Opinions
Wind power is winning in the Northeast Kingdom, and will continue to win, for a couple of reasons.
Energy policy is terribly sensitive to fashion, and wind is currently fashionable.
Hydro power used to be fashionable, and therefore good, and easy to push through the permit process. Now it is unfashionable, so while Vermont consumes great quantities of power from Hydro Quebec, we can't count it as renewable energy in our utilities' portfolios. That, of course, is an act of deliberate, politically inspired stupidity.
And small-scale hydro projects struggle to get through a regulatory process so long and labyrinthine that, by the time they get to the other side, they've cost too much to be worth bothering with.
But wind is the source of the day, and those who oppose it are selfish souls who put something as trivial as a view ahead of problems as big as global warming.
That might make sense if we didn't live in a state that, decades ago, came to a remarkable consensus that our views, and particularly our ridge lines, should be protected from development.
Another reason wind is winning is that we all draw our "do not cross" lines in different places.

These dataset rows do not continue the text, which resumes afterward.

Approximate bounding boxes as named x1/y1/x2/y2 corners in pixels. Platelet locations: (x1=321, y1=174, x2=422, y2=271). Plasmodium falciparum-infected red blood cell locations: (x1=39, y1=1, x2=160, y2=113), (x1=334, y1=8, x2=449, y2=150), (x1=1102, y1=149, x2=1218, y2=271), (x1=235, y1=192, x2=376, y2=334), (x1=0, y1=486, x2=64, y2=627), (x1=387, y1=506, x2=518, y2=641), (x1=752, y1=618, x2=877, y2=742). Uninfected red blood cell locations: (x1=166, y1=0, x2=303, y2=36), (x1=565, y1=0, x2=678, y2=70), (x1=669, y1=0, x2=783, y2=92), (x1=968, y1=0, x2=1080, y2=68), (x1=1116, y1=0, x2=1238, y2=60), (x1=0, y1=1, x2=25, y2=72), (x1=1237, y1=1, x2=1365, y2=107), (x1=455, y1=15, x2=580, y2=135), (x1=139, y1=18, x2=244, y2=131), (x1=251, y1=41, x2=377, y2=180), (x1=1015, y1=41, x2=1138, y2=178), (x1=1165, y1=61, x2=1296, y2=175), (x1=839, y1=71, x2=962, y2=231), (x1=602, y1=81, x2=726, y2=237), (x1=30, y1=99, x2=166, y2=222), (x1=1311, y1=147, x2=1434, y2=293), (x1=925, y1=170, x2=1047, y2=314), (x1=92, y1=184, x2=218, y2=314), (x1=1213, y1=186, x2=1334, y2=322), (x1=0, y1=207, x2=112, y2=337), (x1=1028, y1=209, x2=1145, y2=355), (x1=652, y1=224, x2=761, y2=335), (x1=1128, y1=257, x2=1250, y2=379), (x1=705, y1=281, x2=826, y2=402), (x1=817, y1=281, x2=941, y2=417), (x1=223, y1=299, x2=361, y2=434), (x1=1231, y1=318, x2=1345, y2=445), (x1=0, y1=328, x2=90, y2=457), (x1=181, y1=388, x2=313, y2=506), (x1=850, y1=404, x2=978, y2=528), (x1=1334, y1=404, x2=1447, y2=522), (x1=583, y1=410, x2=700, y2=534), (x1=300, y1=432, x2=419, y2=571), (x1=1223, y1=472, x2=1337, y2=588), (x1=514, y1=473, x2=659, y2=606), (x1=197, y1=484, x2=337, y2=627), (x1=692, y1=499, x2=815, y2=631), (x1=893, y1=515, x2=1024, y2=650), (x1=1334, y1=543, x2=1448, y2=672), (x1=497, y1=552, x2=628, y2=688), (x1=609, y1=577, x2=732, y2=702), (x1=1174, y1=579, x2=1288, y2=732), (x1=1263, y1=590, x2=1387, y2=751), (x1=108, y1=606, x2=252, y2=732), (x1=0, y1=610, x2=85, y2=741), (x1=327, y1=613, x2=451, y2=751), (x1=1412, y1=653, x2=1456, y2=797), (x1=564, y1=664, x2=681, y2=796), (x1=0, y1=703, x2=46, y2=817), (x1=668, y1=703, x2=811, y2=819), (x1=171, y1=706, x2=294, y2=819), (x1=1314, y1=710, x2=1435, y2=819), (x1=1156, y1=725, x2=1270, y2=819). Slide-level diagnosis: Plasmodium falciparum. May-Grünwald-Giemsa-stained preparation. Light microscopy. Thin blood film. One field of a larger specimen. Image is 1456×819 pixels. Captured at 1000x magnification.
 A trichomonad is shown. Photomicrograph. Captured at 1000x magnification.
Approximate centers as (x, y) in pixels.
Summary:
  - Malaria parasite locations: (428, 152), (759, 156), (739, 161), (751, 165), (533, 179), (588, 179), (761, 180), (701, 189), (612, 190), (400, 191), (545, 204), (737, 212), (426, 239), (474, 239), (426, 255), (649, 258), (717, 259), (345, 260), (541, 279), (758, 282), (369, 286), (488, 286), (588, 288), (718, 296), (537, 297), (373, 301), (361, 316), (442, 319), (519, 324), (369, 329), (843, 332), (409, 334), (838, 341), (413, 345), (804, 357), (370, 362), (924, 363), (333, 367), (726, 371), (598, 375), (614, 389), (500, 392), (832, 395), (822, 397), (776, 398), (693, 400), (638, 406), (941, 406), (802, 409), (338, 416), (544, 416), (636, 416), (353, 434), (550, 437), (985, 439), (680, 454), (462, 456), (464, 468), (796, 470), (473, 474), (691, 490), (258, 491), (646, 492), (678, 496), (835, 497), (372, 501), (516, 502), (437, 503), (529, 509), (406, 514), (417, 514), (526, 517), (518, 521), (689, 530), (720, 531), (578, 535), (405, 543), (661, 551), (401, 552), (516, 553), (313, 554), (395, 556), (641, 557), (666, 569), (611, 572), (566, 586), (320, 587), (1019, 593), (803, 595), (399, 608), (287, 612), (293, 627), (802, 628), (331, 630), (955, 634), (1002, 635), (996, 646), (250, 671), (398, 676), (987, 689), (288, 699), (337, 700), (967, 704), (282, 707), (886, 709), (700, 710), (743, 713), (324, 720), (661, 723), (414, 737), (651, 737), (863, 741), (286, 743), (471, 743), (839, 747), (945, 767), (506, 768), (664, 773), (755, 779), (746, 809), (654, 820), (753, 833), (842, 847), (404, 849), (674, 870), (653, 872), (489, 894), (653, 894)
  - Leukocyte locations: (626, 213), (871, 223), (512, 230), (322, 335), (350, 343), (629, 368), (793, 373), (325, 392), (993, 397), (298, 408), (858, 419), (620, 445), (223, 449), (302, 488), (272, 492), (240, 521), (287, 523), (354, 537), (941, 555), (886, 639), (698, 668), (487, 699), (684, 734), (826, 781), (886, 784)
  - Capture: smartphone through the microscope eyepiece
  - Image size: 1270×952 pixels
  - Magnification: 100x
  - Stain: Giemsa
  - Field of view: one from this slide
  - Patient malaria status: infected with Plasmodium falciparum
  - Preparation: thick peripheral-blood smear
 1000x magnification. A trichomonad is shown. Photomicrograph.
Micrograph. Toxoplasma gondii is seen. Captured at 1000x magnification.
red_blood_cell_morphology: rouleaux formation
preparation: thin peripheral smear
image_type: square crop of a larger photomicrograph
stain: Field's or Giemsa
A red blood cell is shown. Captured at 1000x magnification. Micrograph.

In a group as small as the people who write this newspaper, we have one person who thinks the old radar station on East Mountain is the worst place to put a wind farm, and others who would be fine with that.
We have one person who might leave the state if wind towers appear on Lowell Mountain, and others who would be okay with that.
The people of Sheffield welcomed wind because they'll get a lot of tax relief from something they pretty much won't see, while the people who will have to look at it are talking about wind power as a cancer that is infecting their environment.
The same pattern is developing in Lowell, which stands to become the next tax-free town, while people in Albany are dealing with anger and disbelief that their neighbors could do anything quite so stupid.
We think it's time to broaden the terms of the debate. It's time to stop letting the wind developers pick us apart, town by town. It's time to think hard about whether this state, which can only use wind to generate power by despoiling its ridge lines, is really a sensible place to put wind farms.
We're making power from trash in Coventry. We're also making power from cow poop in Coventry, and that's a promising technology that works well with what we already have - and need to preserve - in this corner of Vermont. Weneed to make more power from the sun, and from the wood we have in such abundance.
But it's time to say no to industrial-scale wind farms on our ridge lines. And if that sends the developers to other states, it's time to let them go.